▶ [TASKS]
• A. List the Mac models that the first paragraph of the eSATA and Thunderbolt discussion names.
• B. Copy the entries word for word, starting at the line that contains "If you consider" and stopping after the last entry. Leave any pictures out of your copy.

▶ [QUOTED TEXT]
○ ○ ○ ○ ○
But, without hacking an iMac or mini, I'd be interested in hearing just how many iMac, mini, Air, or Macbook Pro owners actually use eSATA on a daily basis. And, how they use it so that eSATA is mission critical.
Esata is "native" connection for sata drive, so they usually offer optimal speed and ability to monitor drive's health (SMART etc.). It is and will be optimal way to connect a peripheral which has sata connection. Not many mac users use it, because Apple somehow hates it, but if Apple would have adopted it when it came and used it ever since, I guess at least most power users would use esata enclosures also with macs.
Esata enclosures are also very cost efficient, since there's minimal additional electronics in the enclosures. I've seen too many LaCies with burned controllers...
...because you need a PCIe SATA controller chip with T-Bolt. And you need a PCIe SATA controller kernel driver.
The USB converter doesn't need a kernel driver in the host, and has a simpler task (mapping USB storage commands to a subset of SATA commands).
On the other hand, people would expect PM support, and NCQ support, and FIS support from the T-Bolt device - but would never expect it from the $22 USB gadget.
Funny that you can get all those ports and a lot more in any motherboard with quarter of this dock's price. So you can't justify the price because of components even with magical tb controller. It's all about production volumes. Same thing when you add tb to a motherboard, its cost rises about 3 times more than what controller costs.
Lots of people here justifies the cost of tb, because it is "so capable of so much" which either almost no-one need and the rest of us doesn't want to pay. I use almost daily an AJA box that is connected via tb to imac and has ATBD as second screen. Tb is very nice for this, but I still hate the reflections of both screens!
I'd guess that most of those few that really uses tb for something, it is just for ATBD and nothing else. Those really few that use it for something else, use mostly just hdd/ssd enclosures and dongles. All these are very expensive for what they use and there would be much more cost efficient solutions if Apple just offered any options.
○ ○ ○ ○ ○
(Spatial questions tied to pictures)
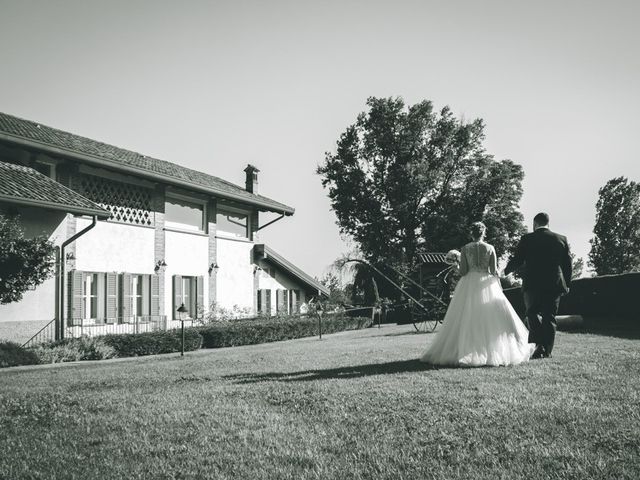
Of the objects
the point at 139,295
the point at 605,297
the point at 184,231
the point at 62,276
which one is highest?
the point at 184,231

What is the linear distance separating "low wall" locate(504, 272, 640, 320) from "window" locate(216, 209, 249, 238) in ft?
40.6

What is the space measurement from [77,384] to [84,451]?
3.98 meters

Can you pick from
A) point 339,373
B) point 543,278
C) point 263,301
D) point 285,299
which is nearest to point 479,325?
point 543,278

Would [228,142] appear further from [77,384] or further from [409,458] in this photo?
[409,458]

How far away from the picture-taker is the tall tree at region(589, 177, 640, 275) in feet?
143

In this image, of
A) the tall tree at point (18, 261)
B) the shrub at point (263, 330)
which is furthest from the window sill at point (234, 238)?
the tall tree at point (18, 261)

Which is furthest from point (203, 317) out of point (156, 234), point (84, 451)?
point (84, 451)

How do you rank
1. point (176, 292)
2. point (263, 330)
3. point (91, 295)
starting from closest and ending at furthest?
point (91, 295) < point (263, 330) < point (176, 292)

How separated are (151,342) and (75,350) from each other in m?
2.16

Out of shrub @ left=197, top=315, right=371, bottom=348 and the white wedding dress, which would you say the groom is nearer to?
the white wedding dress

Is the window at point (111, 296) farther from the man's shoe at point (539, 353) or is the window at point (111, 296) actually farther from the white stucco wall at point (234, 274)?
the man's shoe at point (539, 353)

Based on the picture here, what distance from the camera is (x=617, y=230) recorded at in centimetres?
4456

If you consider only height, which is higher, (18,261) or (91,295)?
(18,261)

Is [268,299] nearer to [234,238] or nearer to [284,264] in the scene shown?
[284,264]
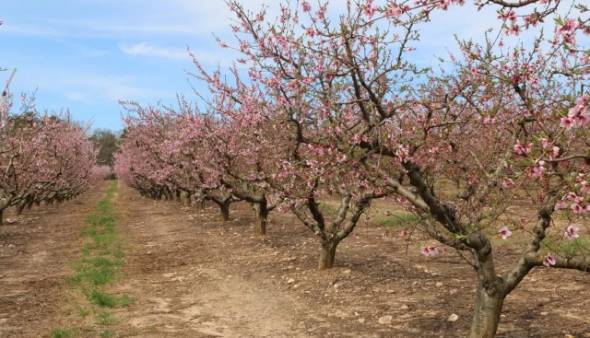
○ ○ ○ ○ ○
▶ [TASK RESPONSES]
• A. iMac, mini, Air, Macbook Pro

• B.
If you consider only height, which is higher, (18,261) or (91,295)?
(18,261)

Is [268,299] nearer to [234,238] or nearer to [284,264] in the scene shown?
[284,264]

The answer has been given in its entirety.